Table of Contents
Despite all the planning and caution, life seems to be unpredictable at one phase or the other! And it’s mostly, when individuals are faced with a health crisis, where the ailment at hand is chronic and irreversible. Humans try to secure the health of their children and loved ones in many ways. One such way that has gained popularity owing to its growing success rate, is cord blood stem cell transplant. Today, it is considered to be a miracle cure for diseases that previously doctors considered as dead-end.
The use of UCB (Umbilical Cord Blood) as a rich source for cord blood stem cells have expanded in the past decade. Today, it is already a successful practice for treating children who are suffering from haematological malignancies. Furthermore, there’s also the use of double UCB and minimized-intensity transplantation platforms that have also played its part in this expansion. In the recent times, the registry-based evaluation and the end-to-end multi-center and single institution clinical trials are researching on ways to make the UCB transplantation more acceptable. The objective is to address the complex ailments such as sickle cell disease and Kostmann’s syndrome and treat it successfully through the transplant without any side effects.

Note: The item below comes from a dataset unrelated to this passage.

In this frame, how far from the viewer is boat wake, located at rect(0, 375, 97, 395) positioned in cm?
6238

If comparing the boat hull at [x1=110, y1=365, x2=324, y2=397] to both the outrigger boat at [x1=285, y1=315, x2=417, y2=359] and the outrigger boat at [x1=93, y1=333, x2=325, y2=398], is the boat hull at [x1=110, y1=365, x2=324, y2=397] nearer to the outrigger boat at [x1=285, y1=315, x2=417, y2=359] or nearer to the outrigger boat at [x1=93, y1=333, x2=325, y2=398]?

Once a baby is born, the cord blood gets collected from the placenta and the umbilical cord. The collection process is very simple and poses no risk either to the baby or the mother. These cord blood cells comprise of Haematopoietic stem cells (HSCs), which are the rare cells usually spotted in bone marrow as well.
It is said that the Haematopoietic stem cells has the capacity to produce all kinds of cells in blood i.e. white cells, red cells and platelets. They are accountable for retaining blood production all through the life. And they have also been utilized for several years in the bone marrow transplants for treating blood related ailments. In addition to that there also have been numerous reports that suggest that cord blood might also comprise of specific kind of stem cells that can create a distinctive cell that doesn’t belong to blood, for instance nerve cells. Such ideas and theories are debateable and are being researched upon for correct validation.
In the recent times, over 6000 patients globally have been treated with cord blood cell transplants. The U.S Food and Drug Administration still consider this process experimental and urge that there’s scope for expertise in future. However, the doctors usually procure cord blood from children whose parents have decided to store the cord blood. At the time of transplant if the patient and donor have genetic similarity then the patient’s body will accept the transfusion.
According to Mary Laughlin, Cord Blood Transplantation Expert, Case Western Reserve University, Cleveland, Ohio there’s a constant battle or action to reaction that goes on between the recipient and donor cells, and every patient and doctor wants the donor cells to win invariably. Usually, the cord blood transplants are considered more forgiving that other processes, such as the bone marrow transplants even if the donor isn’t an exact match.
As there is growth in the volunteer cord blood cell donor bands, the patients who are in need of it are closer to getting the best match and thus the chances of recovery is more. According to the Center for Cord Blood in Minneapolis, Minnesota, which is biggest public cord blood donor bank in United States, the chances of procuring a perfect or near perfect match today has increased exponentially in the last 4 years.
So, from Beta Thalassamia Major, Inherited Red Cell Abnormalities, Pure Red Cell Aplasia, Multiple Myeloma to Plasma Cell Leukaemia cord blood stem cell transplant has successfully treated it all. And its future is a promising one where medical experts are researching on treating other chronic ailments with UCB.